The arXiv paper arXiv:2605.20785 (submitted 20 May 2026) by Souvik Chakraborty et al. presents a machine learning force field for the phase-change material Sb2S3, developed using the moment tensor potential methodology. Per the paper, the authors run molecular dynamics at scales up to 7680 atoms and 40 ns to study crystallization kinetics and interfacial dynamics. The study reports anisotropic crystal growth, with the [100] facet exhibiting the fastest growth, and attributes that behavior to strong Sb-S covalent bonds aligned along the material's quasi-1D crystalline ribbons. The paper quantifies activation energies: 0.55-0.57 eV for crystal growth and 1.16-1.56 eV for diffusion, and reports that the lower growth barrier implies interface-controlled heterogeneous crystallization in Sb2S3 rather than diffusion limitation, contrasting GST and GeTe as discussed in the manuscript.

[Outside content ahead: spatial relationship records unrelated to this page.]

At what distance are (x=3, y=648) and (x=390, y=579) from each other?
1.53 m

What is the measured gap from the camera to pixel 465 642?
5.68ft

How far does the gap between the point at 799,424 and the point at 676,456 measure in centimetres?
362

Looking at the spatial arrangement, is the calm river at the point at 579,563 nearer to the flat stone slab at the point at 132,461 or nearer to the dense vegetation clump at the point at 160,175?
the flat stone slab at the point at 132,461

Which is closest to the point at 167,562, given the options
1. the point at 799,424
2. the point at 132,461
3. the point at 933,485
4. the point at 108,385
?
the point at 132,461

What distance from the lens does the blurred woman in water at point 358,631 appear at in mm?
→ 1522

The authors build a force field using the moment tensor potential (MTP) framework to capture interatomic forces with ML-driven accuracy while enabling simulation sizes out of reach for first-principles molecular dynamics, per the paper. The reported simulation protocol enables observation of facet-dependent attachment dynamics and calculation of activation barriers from atomistic trajectories. Editorial analysis - technical context: For computational materials scientists, using MTP-style potentials to reach tens of nanoseconds and thousands of atoms is consistent with recent trends toward ML force fields that bridge accuracy and scale; this approach reduces reliance on smaller-scale ab initio MD for kinetics while retaining atomistic interpretability.

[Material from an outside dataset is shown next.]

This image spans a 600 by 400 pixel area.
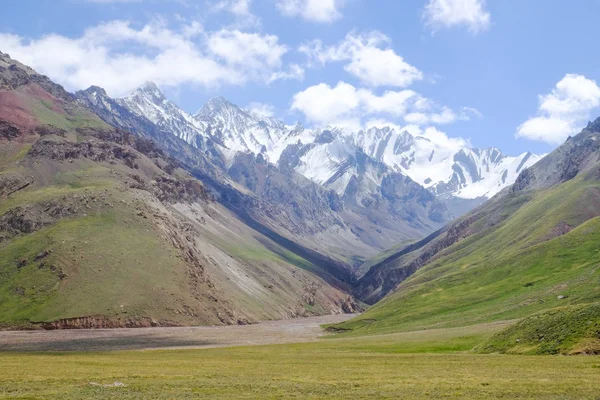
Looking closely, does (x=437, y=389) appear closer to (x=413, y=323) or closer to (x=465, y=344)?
(x=465, y=344)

The paper states that these mechanistic and kinetic insights are relevant to optimizing functional metrics of phase-change materials, including switching speed, reliability, and energy efficiency. Editorial analysis: In the broader PCM literature, distinguishing interface-controlled from diffusion-limited crystallization changes which microscopic processes practitioners target when designing materials and device architectures. The comparison in the paper to canonical PCMs like GST and GeTe frames Sb2S3 as kinetically distinct in ways that could matter for device-level switching behavior.

Editorial analysis: Observers should look for experimental validation of the anisotropic growth rates and the reported activation barriers, benchmarking of the MTP against DFT calculations in key configurations, and follow-up studies that connect the reported interfacial attachment kinetics to macroscopic switching tests in device-relevant geometries. Continued sharing of training datasets and MTP parameters would increase reproducibility and allow other groups to apply the same workflow to related chalcogenide PCMs.